Meski begitu, pada akhirnya, entah persisnya sejak kapan, gue mulai menyadari kebenaran dari nasehat teman gue itu. Gue akan tetap keras sama diri gue sendiri, tapi, ada kalanya, gue harus beristirahat sejenak.
Kadang… saat tumpukan pekerjaan sudah terlalu menggila tanpa ada habisnya, saat gue sudah harus menahan emosi sampai suara gue bergetar saking marahnya, saat gue ngerasa capek dan mendadak air mata menetes dengan sendirinya, saat tidur sudah tidak pernah lagi nyenyak dan menyenangkan, gue tahu bahwa sudah saatnya gue taking a break.

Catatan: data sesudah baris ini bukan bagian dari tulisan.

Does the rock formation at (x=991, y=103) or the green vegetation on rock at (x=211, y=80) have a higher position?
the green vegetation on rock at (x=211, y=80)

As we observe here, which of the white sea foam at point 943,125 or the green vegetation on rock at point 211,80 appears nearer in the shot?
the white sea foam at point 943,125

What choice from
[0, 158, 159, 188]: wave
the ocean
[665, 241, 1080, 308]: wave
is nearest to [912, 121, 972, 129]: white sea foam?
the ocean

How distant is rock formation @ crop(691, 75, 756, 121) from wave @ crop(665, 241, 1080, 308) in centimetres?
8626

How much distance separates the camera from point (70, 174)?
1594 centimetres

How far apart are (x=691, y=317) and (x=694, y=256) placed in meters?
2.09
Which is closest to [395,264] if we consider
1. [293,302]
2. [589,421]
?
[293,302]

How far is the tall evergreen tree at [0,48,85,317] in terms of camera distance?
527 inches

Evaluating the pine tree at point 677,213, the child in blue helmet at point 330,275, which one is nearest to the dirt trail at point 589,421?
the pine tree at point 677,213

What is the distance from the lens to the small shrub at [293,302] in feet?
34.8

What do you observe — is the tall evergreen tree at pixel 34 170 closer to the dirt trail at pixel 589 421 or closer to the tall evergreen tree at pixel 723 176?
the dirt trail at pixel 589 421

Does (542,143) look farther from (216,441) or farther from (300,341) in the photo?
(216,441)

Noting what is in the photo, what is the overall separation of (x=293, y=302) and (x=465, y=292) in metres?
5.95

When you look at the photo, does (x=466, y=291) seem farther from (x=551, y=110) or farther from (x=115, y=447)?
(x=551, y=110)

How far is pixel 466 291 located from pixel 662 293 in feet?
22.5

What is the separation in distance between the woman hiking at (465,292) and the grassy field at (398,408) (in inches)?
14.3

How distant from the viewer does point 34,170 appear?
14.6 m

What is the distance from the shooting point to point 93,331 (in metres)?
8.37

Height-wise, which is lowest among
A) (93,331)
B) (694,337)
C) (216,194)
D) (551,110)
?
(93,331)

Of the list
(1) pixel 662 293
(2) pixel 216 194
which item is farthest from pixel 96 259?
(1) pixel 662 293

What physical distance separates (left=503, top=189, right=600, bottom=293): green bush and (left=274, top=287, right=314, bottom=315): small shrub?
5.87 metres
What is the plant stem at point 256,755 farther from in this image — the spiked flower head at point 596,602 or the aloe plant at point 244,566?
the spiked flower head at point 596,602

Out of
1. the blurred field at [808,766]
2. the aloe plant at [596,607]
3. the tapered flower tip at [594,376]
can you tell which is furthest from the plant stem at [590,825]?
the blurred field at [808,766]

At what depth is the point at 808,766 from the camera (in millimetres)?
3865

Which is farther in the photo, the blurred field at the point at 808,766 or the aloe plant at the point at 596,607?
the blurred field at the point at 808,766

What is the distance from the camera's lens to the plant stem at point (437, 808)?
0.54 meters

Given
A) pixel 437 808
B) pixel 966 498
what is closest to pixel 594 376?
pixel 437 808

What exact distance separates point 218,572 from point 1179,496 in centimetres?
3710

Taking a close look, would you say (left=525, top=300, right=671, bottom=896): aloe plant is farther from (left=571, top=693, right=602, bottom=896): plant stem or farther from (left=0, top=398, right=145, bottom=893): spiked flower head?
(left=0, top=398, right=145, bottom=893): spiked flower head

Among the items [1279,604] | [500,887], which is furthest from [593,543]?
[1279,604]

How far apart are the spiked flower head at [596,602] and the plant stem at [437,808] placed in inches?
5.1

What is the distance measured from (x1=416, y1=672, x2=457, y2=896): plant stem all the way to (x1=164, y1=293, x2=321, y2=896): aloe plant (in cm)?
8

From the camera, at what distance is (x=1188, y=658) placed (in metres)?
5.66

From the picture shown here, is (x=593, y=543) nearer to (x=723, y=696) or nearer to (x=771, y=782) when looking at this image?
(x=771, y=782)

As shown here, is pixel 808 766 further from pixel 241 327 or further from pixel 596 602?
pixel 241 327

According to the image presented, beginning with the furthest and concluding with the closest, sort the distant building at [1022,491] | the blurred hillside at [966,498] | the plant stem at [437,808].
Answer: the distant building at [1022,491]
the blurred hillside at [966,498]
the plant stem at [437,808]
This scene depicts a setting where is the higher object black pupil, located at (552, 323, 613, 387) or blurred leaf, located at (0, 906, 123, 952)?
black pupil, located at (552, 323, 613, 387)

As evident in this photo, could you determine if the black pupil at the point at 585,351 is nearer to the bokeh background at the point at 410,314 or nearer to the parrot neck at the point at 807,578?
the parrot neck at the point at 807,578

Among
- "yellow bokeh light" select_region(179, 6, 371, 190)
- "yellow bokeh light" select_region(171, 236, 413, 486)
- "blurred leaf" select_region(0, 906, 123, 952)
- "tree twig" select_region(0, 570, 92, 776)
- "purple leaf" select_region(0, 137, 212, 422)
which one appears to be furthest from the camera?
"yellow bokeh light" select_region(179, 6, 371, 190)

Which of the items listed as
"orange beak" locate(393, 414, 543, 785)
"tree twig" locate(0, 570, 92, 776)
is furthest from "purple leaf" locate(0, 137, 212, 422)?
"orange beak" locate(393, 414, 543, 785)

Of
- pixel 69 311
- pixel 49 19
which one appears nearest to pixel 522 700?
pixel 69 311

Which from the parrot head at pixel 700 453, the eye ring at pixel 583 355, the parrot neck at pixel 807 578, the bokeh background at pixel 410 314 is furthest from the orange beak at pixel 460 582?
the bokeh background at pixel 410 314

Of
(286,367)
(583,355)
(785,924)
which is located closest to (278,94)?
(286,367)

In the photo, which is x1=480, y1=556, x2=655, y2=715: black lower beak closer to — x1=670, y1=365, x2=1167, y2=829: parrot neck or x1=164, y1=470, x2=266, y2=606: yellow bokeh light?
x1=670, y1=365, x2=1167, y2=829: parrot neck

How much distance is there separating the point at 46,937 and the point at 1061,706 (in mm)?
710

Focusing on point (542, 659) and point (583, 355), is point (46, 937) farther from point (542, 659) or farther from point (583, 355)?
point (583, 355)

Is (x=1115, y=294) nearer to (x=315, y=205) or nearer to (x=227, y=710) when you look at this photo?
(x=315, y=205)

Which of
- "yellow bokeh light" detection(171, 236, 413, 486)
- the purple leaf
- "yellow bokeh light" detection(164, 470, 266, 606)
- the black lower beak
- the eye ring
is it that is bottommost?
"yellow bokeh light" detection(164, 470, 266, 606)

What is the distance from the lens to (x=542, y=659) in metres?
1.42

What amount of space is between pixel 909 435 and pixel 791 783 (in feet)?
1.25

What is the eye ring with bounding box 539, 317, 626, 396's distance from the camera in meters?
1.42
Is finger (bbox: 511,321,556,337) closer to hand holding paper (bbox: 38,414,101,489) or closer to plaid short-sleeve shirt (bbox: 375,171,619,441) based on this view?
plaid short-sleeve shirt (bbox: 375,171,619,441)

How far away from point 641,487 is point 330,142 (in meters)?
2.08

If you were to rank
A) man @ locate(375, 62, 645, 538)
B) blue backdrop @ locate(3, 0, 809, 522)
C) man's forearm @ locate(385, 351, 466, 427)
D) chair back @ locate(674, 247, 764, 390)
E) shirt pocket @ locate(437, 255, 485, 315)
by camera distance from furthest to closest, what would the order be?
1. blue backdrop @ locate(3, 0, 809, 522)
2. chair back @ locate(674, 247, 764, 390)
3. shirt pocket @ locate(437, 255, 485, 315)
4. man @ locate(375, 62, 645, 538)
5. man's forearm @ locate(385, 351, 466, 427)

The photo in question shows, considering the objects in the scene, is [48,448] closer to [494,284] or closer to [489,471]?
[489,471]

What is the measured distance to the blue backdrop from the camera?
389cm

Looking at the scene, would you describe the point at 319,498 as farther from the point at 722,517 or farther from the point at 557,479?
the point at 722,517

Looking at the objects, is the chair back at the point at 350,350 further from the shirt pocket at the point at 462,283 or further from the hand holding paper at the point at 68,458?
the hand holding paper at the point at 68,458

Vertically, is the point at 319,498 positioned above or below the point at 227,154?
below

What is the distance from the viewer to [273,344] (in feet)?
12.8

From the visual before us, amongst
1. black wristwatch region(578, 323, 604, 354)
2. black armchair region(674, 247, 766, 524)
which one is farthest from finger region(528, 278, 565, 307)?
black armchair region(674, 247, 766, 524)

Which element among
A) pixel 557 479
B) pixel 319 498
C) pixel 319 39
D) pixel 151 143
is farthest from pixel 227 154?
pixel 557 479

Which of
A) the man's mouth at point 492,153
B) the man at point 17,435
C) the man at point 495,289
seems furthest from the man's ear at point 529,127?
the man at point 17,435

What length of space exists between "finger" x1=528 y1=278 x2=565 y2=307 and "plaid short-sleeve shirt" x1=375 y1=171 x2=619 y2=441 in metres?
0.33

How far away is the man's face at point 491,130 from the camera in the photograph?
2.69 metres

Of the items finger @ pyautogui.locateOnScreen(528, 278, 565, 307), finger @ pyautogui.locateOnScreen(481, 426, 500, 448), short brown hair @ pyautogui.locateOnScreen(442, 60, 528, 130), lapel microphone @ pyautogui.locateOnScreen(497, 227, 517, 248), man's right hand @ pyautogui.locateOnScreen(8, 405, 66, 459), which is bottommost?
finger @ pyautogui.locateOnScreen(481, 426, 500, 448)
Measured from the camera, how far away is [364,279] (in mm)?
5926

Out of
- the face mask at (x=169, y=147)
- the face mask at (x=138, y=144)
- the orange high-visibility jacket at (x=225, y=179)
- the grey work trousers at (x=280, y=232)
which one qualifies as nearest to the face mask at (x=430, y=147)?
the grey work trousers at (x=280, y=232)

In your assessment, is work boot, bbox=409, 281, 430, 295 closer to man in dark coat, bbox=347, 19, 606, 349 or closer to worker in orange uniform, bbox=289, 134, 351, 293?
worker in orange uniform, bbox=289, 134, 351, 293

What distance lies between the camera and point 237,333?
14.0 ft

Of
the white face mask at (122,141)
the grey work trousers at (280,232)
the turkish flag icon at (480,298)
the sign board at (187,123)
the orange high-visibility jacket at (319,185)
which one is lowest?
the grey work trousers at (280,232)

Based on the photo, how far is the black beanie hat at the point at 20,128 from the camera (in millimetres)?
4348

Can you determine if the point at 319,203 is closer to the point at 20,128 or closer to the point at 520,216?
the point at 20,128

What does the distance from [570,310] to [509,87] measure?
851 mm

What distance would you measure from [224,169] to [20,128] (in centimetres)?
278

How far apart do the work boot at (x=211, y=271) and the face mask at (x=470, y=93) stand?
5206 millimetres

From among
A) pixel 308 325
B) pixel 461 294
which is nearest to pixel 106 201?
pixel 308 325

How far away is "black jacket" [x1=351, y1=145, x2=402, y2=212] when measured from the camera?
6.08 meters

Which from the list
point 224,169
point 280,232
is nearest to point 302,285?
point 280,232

Kemudian satu lagi… gue juga jadi menyadari… sekeras apapun gue berusaha, kegagalan pasti akan tetap ada. Lalu saat kegagalan besar itu melanda, sebagai manusia biasa, gue punya hak untuk meratapinya sejenak. No matter how great my life is, there is still one day or two where I only want to do nothing at home. I will stay on my bed all day long, watching boring TV shows and mourning and feeling sorry for myself. Karena kenyataannya, terus-terusan berusaha terlihat kuat tidak pernah membuat beban gue jadi terasa lebih ringan! Tidak ada salahnya membuang satu atau dua hari yang berharga hanya untuk berduka, yang penting setelah itu, gue kembali siap untuk menjalani hidup gue kembali.
Dan setelah gue pikir lagi, bisa jadi… itu dia yang teman gue maksud, “Jangan terlalu keras dengan diri sendiri.”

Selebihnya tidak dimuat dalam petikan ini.